Dann machen Ihnen all die Hassmails gar keine Angst?
Hayali:
Sie sehen mich kämpferisch, immer noch mit offenem Visier und frohen Mutes. Ich betrachte mich nicht als Opfer. Aber ich frage mich natürlich schon: Was macht dieser Hass mit uns?

Die Frage ist doch: Was macht er mit Ihnen?
Hayali:
Er hat Einfluss auf mein Leben, ganz klar: Ich gucke auf der Straße bewusster hin, wer mir entgegen kommt, und das ist keine gute Entwicklung. Ich finde es auch befremdlich, dass ich Personenschutz brauche, wenn ich zu einer AfD-Demo oder zu einer Antifa-Demo gehe. Journalisten müssen sich in diesem Land, in dem die Meinungs- und die Pressefreiheit ein hohes Gut ist, frei bewegen können, ohne angegriffen zu werden.

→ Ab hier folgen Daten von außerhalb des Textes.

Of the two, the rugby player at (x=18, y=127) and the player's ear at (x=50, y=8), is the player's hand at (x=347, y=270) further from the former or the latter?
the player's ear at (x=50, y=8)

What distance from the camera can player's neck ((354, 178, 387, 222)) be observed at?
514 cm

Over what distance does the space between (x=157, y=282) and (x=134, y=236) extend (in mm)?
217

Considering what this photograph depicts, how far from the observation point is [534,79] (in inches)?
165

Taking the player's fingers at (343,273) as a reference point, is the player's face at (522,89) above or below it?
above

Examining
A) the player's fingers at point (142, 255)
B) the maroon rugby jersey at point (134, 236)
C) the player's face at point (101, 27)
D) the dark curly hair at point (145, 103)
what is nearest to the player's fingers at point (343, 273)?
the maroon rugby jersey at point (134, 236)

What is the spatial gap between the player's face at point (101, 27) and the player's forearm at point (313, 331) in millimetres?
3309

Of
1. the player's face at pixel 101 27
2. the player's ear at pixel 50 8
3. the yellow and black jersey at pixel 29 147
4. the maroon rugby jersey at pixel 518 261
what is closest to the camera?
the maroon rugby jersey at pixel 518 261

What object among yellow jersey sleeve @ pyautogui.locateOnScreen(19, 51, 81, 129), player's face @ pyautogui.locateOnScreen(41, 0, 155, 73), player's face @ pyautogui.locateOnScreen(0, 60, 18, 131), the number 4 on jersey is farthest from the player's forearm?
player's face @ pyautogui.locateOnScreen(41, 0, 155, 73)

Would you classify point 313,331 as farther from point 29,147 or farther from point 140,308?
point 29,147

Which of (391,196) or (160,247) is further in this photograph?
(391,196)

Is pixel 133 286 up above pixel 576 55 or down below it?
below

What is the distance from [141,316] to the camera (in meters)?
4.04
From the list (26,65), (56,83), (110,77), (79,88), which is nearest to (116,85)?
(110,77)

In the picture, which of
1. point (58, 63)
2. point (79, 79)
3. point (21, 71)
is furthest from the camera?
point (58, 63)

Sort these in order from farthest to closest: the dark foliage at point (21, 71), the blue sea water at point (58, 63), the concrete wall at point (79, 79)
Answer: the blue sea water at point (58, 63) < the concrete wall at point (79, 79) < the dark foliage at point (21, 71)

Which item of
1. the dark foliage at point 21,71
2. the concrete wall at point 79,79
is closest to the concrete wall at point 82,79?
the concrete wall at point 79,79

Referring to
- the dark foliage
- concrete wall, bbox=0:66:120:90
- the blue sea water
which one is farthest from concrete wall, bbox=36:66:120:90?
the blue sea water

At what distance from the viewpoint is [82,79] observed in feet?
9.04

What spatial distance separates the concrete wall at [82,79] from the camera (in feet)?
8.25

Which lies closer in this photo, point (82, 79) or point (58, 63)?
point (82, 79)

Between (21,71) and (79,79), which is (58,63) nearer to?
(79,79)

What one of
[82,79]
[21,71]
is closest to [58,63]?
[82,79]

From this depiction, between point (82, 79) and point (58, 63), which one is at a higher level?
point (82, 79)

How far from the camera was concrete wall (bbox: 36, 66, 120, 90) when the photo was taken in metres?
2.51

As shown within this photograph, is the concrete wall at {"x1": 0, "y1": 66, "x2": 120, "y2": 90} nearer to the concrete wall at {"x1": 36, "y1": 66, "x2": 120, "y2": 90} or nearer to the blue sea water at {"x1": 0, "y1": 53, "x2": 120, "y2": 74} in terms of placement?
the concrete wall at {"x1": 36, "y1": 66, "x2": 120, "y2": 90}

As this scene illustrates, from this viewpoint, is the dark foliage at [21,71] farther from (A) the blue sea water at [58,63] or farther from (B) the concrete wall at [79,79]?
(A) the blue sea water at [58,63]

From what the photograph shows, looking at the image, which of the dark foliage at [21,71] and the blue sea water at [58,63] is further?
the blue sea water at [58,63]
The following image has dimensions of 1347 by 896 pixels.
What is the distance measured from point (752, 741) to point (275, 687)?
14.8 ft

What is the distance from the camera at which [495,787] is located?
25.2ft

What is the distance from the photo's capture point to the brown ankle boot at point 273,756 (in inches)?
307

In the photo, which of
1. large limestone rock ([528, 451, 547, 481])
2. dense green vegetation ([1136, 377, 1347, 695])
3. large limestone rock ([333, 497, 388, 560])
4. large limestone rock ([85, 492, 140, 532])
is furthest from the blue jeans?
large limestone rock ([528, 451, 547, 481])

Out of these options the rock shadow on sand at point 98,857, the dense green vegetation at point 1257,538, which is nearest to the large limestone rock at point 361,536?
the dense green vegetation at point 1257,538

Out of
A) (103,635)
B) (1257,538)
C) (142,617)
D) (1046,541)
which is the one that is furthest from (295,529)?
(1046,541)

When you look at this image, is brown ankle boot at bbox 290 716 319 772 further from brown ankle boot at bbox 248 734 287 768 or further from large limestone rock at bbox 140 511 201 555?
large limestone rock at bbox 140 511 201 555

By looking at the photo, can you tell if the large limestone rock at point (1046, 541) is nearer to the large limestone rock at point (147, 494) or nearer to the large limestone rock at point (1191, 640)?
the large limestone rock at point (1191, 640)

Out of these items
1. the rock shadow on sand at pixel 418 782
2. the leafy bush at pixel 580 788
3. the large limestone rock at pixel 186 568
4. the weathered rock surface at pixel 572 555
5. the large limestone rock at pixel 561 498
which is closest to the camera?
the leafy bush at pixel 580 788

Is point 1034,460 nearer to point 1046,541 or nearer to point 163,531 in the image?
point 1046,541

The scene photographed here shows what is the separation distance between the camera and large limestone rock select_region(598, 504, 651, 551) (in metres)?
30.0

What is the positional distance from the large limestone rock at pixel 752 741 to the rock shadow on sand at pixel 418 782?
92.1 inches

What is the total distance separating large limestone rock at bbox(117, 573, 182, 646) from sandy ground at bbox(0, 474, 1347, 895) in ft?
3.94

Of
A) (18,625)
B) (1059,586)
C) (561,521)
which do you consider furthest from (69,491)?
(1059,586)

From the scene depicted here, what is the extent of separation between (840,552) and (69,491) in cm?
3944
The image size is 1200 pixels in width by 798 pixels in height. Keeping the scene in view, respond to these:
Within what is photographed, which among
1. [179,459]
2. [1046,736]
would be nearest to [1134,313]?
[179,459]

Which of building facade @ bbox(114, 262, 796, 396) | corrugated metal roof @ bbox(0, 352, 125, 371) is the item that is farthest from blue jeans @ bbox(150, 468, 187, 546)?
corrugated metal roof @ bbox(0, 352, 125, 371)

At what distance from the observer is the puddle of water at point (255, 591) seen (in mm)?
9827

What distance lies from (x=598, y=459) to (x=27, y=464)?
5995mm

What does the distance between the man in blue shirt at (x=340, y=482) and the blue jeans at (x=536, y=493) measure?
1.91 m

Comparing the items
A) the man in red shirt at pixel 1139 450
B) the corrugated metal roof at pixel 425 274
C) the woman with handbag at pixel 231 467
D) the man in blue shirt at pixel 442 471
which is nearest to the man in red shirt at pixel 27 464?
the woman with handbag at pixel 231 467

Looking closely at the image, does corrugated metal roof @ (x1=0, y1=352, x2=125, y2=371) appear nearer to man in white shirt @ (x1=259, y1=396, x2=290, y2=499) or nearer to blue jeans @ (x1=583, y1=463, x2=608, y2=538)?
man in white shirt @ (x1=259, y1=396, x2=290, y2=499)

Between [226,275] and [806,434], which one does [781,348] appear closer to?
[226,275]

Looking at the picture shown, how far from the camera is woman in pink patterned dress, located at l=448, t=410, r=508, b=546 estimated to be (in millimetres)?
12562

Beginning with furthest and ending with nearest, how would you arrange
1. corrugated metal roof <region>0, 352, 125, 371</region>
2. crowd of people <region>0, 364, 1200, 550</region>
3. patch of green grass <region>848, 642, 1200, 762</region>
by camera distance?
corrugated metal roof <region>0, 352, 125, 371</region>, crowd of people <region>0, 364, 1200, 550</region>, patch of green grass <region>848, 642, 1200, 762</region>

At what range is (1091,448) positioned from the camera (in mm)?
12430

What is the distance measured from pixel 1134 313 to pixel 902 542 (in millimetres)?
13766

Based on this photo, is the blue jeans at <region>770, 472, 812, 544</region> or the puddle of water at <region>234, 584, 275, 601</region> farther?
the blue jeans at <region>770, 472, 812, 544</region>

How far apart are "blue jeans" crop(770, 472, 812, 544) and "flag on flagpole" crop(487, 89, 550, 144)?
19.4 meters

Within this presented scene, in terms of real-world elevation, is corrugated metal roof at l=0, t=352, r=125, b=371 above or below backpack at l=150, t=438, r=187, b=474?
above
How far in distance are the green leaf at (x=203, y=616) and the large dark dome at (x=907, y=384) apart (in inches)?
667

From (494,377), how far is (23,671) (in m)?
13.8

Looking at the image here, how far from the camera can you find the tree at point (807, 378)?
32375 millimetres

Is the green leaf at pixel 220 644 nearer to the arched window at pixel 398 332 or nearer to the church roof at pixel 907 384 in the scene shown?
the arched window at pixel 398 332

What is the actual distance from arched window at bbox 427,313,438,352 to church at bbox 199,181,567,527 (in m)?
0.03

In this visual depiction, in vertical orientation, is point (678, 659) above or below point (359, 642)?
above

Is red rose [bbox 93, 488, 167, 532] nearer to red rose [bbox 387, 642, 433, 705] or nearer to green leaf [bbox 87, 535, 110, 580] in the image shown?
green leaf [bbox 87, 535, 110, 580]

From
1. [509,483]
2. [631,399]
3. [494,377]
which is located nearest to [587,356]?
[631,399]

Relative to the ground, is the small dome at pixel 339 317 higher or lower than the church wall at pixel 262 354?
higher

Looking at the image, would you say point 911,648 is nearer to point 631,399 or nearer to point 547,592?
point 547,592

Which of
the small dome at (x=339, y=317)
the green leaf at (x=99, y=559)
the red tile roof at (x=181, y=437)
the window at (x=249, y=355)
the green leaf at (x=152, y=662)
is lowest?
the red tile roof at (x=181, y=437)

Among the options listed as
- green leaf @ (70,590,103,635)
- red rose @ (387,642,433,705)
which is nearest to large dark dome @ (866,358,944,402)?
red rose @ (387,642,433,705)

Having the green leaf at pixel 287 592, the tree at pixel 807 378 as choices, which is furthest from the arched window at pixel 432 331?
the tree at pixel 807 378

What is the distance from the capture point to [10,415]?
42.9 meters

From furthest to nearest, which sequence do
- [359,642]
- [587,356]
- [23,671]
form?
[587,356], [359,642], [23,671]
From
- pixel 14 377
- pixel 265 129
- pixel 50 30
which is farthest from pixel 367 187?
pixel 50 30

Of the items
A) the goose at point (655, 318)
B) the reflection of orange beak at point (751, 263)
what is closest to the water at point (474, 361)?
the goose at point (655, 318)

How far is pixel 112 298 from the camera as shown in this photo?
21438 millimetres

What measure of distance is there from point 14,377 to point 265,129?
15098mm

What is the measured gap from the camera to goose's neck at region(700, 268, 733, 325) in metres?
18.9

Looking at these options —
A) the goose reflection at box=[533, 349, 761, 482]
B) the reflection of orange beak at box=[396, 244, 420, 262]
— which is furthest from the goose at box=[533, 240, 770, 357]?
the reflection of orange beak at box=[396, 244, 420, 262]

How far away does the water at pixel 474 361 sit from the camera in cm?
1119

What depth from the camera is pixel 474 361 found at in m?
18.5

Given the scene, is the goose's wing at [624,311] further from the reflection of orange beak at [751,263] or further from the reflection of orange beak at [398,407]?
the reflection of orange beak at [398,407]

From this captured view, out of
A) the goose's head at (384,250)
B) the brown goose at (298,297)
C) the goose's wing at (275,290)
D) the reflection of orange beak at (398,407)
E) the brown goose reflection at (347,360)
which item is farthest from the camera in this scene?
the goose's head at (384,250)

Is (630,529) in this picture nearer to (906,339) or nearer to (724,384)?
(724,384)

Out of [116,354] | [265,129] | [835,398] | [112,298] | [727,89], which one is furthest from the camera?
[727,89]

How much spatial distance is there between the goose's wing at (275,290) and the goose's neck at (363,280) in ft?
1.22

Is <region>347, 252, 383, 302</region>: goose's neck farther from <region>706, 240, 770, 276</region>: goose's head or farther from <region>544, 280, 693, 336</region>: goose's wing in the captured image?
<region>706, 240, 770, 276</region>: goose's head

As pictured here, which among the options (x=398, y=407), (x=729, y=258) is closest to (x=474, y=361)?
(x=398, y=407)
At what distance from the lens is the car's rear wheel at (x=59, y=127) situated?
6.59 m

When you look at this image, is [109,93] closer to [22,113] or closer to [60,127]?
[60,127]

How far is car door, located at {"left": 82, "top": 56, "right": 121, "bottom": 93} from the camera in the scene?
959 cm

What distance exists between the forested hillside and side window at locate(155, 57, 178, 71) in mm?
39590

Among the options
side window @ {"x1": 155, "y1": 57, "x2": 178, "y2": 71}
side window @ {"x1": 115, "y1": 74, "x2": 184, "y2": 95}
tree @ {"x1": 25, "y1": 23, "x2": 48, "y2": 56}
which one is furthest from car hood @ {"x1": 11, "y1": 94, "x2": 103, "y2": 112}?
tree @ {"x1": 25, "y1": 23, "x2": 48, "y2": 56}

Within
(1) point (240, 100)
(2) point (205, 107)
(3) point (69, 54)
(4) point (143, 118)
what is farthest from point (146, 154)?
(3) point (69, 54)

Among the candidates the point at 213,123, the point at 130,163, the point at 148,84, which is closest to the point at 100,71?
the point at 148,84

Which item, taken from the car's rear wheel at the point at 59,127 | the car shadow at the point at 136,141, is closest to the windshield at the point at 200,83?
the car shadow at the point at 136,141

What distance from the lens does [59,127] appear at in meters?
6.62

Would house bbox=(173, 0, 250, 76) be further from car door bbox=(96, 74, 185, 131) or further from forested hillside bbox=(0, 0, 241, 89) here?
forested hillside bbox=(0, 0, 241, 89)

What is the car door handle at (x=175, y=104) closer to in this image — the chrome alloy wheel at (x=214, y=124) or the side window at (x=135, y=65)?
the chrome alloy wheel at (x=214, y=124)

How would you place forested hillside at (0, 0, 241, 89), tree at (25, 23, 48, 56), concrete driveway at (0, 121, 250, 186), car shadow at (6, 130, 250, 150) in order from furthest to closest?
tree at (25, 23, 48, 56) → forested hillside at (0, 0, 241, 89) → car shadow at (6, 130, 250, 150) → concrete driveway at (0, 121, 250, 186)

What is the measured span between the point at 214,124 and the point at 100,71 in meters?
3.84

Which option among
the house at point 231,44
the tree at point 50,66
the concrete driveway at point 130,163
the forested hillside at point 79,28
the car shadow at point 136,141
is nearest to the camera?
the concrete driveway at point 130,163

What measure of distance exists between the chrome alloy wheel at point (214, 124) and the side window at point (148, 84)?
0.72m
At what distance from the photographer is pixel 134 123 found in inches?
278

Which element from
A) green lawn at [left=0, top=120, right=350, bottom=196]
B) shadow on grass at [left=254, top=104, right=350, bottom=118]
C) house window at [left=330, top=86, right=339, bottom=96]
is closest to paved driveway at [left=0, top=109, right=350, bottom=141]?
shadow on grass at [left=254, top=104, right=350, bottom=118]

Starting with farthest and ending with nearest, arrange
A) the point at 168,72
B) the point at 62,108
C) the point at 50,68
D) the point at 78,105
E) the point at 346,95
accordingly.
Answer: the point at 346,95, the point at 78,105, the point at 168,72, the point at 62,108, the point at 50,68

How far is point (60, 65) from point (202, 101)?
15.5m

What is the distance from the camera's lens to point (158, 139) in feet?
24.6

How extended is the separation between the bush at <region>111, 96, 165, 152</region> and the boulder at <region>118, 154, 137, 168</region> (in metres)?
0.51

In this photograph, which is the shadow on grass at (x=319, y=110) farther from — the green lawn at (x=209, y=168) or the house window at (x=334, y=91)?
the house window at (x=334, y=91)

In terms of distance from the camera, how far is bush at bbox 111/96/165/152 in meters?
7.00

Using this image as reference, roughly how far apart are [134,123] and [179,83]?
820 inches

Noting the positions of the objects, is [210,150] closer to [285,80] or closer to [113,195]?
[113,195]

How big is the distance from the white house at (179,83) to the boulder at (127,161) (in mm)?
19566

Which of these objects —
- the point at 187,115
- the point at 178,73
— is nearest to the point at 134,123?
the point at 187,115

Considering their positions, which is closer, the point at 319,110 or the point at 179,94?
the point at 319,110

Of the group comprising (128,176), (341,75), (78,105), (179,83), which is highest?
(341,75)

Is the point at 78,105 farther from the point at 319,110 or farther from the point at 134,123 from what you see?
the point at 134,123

Was können die Medien tun, um den Riss in der Gesellschaft zu kitten?
Hayali:
Den gesellschaftlichen Zusammenhalt müssen wir gemeinsam stärken. Medien sind da nur ein Puzzlestück. Unsere Hauptaufgabe als Journalisten ist es, sachlich und objektiv zu berichten, einzuordnen, Missstände und auch Gelungenes aufzuzeigen. Medien müssen versuchen, immer alle Seiten zu beleuchten, auch damit die Zuschauer Orientierung haben. Wenn uns das gelingt, wäre das ein kittendes Element, um den Riss zu verkleinern. Aber am Ende ist es doch die Politik, die für Lösungsansätze, pragmatisches Handeln im Hier und Jetzt und für Zukunftsvisionen verantwortlich ist.